Calcutta, June 15: The National Commission for Minorities has been forced to “indefinitely postpone” its controversial meet to “look into the madarsas and their problems”.

The proposed convention had been opposed by the madarsa board in the state and several others on the ground that the statutory panel had no right to go through the syllabi of the minority educational institutions.

Member of the national commission Rashid Ahmed Shervani told The Telegraph: “Opposition from various states, including yours” caused the cancellation of the meet scheduled for last week. “You could say that the West Bengal Minorities’ Commission has had its day,” he said over phone from Delhi, referring to the state’s opposition to the meet.

But the convention would take place, Shervani added. In a statement that could add to the bitterness following “doubts” about the commission’s objective in convening the meet, he said “some states, like Bengal, followed syllabi that could not be described as anything other than being second-grade”. “We will have to sit down some time or the other to do this (review the syllabi) very important task.”

A thorough overhaul of the syllabi had to be done to help Muslims, who formed the largest chunk of students in madarsas, Shervani added.

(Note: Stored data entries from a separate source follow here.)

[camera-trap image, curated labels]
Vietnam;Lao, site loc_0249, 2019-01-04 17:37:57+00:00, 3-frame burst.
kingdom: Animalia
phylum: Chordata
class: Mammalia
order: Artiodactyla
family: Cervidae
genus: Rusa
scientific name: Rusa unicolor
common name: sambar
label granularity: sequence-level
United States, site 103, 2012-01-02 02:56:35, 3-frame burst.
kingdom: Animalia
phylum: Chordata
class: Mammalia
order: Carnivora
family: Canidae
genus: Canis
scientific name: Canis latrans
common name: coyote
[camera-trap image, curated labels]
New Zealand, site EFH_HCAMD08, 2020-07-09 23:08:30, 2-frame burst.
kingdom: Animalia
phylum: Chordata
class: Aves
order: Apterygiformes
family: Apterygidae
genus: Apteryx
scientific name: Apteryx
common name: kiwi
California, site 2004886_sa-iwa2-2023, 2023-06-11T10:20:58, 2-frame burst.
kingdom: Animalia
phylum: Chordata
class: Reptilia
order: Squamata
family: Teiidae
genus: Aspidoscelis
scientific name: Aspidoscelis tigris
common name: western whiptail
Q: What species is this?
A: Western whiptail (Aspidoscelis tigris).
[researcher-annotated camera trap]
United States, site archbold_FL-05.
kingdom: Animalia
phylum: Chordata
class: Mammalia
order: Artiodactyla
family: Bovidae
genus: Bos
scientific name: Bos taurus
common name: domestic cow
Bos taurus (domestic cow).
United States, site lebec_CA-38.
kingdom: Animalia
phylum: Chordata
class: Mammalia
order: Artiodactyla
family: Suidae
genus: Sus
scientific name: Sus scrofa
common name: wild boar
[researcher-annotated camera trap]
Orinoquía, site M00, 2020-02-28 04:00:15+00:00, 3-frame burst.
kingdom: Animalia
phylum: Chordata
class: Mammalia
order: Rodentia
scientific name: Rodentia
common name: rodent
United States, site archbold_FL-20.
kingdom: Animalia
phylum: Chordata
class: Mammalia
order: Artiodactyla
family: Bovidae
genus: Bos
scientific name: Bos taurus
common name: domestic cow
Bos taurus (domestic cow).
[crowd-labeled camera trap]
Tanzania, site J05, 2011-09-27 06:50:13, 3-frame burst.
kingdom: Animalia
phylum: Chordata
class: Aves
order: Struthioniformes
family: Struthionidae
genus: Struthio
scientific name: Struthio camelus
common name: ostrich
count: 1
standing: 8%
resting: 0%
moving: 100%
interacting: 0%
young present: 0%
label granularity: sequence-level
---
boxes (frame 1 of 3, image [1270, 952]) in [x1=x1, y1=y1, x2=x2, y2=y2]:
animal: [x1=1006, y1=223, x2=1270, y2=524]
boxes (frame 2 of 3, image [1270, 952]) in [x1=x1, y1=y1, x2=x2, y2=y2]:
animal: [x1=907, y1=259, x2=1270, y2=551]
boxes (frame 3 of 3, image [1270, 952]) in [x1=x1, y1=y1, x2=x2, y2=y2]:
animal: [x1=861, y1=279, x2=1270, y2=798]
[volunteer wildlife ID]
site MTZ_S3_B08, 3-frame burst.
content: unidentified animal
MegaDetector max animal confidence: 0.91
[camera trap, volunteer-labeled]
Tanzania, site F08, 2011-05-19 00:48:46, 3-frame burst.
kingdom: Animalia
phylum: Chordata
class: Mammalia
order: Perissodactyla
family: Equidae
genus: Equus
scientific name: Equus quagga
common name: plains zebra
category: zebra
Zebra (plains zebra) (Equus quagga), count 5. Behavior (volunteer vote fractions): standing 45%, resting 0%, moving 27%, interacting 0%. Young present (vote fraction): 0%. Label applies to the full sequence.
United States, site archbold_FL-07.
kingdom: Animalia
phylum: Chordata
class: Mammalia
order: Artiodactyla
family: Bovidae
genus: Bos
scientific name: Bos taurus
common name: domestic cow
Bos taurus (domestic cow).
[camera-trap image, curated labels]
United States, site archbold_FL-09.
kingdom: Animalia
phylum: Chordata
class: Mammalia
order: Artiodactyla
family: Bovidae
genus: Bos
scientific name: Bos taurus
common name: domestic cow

The national commission had convened the meeting of all state madarsa board chiefs in Delhi and, in faxed messages to all of them, chairperson Tarlochan Singh asked them to bring along the syllabi being followed in the madarsas.

But the meet — to look into the “problems faced by the madarsas” — did not please many. Voices from several quarters pointed out that it came “too close” to VHP leader Praveen Togadia’s call to probe madarsas for being the “training ground for jihadis”. They alleged that the commission, recently reconstituted by the BJP-led NDA government at the Centre, was working according to the agenda set by hardline Hindus.

The state minorities’ commission and the West Bengal Madarsa Board were among the first to voice misgivings. Chairman of the state commission K.M. Yusuf challenged the national body’s authority to convene the meet. Only the Union human resources development ministry was empowered to look into a subject within the jurisdiction of the state education department, they said. The state madarsa board, too, refused to send a delegation, saying the syllabus followed here was “modern and secular” and nothing of benefit could come out of the meet.

Confronted with similar reactions from several other states, the national body backed off. “The meeting of a few states would not have helped us in any way,” Shervani said. “The topic on our agenda was very serious and had to be discussed in a sober and quiet manner.”

“The system of education followed in madarsas in Bengal is second-grade,” Shervani insisted, more than once. “There have to be more changes if we are to help Muslims,” he added.

The member of the national commission, however, admitted that the allegation of madarsas being the “training ground for jihadis” was “unfair”. “There are 40,000 madarsas across the country... Is it possible to give a guarantee that 40 do not have anti-national elements'” he asked, adding that the same could be said of every other educational institution in India.